From “Boomer” to “Zoomer”: Exploring cultural understandings of aging with vitality under neoliberal capitalism

  • Anne McGuire

This chapter fleshes out two prominent cultural figures: the familiar figure of the boomer and the more recently emerged figure of the zoomer. Whereas the boomer has long been a symbol of social prosperity and youthful vitality, its cultural meanings have shifted somewhat in recent years (Aubrecht 2015; Chivers 2011; Katz 2001; Twigg 2013). As those marked by the demographic category of boomer age, the figure itself has become increasingly tainted by a rhetoric of threat, danger, and burden (Barusch 2013; Gullette 2015; Marshall 2015). Vis-à-vis deeply affecting portrayals of economic dystopias wherein hordes of aging boomers languish for decades in sickness and disability, the “zoomer revolution” presents us with what Toronto media mogul Moses Znaimer calls a “new vision of aging in Canada” (“About Us” 2017). At the heart of this vision is the zoomer, a buoyant figure whose social capital, consumptive practices, flexible mobility, perpetual labour, and efficient choices work to ensure not simply a longer life but a life that entails neither social cost nor economic burden. I contend that the zoomer represents more than a mere rearticulation of the prosperous boomer.
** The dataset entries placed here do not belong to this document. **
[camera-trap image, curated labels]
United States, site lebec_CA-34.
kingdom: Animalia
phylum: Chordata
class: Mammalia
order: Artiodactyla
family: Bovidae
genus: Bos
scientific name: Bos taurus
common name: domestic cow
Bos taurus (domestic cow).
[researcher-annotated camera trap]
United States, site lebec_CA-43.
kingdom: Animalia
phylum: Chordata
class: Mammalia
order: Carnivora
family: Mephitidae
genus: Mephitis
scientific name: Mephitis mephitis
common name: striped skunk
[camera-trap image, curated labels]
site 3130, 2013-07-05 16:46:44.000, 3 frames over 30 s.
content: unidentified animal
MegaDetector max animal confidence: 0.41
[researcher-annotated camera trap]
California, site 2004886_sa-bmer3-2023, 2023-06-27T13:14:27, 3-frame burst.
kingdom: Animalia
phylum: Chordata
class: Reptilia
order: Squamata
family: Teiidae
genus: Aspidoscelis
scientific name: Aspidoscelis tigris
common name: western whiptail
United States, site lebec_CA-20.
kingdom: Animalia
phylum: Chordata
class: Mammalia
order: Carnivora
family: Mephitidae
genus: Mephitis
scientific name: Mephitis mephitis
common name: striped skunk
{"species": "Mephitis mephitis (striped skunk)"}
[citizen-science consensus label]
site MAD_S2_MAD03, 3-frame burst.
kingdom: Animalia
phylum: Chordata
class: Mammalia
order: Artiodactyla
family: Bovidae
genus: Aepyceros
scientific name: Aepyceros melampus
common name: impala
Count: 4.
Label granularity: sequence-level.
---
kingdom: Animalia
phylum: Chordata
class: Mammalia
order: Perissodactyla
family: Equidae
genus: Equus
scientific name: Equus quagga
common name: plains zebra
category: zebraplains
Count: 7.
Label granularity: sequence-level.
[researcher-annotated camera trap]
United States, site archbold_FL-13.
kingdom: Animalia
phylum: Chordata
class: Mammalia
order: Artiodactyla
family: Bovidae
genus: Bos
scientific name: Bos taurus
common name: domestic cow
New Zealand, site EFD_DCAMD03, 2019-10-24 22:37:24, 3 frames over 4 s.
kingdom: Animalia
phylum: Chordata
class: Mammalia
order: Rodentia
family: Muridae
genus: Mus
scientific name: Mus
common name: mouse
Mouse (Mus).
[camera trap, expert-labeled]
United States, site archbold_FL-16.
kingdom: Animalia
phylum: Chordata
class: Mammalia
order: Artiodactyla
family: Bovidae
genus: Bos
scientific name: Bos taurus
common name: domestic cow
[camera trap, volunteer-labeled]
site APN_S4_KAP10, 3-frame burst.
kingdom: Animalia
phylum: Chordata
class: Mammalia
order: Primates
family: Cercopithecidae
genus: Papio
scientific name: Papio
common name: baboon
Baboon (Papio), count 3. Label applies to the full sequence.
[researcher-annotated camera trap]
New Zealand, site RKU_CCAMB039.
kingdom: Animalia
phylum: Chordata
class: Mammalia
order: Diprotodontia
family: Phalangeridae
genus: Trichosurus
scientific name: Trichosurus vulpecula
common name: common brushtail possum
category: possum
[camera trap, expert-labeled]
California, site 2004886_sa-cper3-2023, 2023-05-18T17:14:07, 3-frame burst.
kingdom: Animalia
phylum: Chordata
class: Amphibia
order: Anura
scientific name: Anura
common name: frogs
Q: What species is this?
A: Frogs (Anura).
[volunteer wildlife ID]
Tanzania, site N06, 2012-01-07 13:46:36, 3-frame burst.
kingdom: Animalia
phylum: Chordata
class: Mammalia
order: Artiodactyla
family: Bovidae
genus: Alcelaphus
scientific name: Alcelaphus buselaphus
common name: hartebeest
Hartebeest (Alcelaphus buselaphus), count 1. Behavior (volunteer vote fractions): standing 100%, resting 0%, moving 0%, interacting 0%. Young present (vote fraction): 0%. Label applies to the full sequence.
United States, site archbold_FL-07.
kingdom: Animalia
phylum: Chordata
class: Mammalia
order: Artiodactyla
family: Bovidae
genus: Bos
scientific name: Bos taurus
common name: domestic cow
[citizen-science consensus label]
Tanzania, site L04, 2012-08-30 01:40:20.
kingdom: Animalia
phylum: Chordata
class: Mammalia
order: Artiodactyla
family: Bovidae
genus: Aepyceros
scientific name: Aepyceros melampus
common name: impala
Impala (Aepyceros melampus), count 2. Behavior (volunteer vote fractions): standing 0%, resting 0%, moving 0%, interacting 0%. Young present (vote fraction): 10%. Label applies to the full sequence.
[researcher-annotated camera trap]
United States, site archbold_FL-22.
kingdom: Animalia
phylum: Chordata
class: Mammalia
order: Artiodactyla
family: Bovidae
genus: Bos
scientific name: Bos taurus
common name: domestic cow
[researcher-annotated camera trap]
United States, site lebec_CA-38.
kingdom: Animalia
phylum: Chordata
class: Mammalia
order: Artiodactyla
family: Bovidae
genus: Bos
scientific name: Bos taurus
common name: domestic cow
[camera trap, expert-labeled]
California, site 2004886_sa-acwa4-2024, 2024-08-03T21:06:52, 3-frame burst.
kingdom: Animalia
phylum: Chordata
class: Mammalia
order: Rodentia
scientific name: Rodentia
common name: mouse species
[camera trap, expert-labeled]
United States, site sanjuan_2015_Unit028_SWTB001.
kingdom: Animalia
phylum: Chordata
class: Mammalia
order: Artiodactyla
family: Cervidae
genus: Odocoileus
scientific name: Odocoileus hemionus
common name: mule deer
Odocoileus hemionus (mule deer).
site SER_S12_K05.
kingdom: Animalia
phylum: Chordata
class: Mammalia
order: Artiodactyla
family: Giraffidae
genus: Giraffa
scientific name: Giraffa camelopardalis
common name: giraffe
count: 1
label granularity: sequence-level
Whereas the boomer has long been marked by a sense of limitless growth, the zoomer is defined by an intriguing—and profitable—tension between growth and limit. The zoomer is presented in terms of its mobility along a graded spectrum of vitality, one that connects contemporary neoliberal notions of good life (i.e., possibility) with good death (i.e., limit) (McGuire 2017). Fusing familiar capitalist associations of boomer prosperity, affluence, and consumerism with optimistic neoliberal demands for personal health responsibility, bodily optimization, and cognitive enhancement, the zoomer names a uniquely vital figuration, one that is inextricably tied to the historical, economic, and political conditions of the twenty-first century.

McGuire, Anne. (2020). From “Boomer” to “Zoomer”: Exploring cultural understandings of aging with vitality under neoliberal capitalism. In K. Aubrecht, C. Kelly, & C. Rice, (Eds.), The aging-disability nexus (pp. 180–199). UBC Press.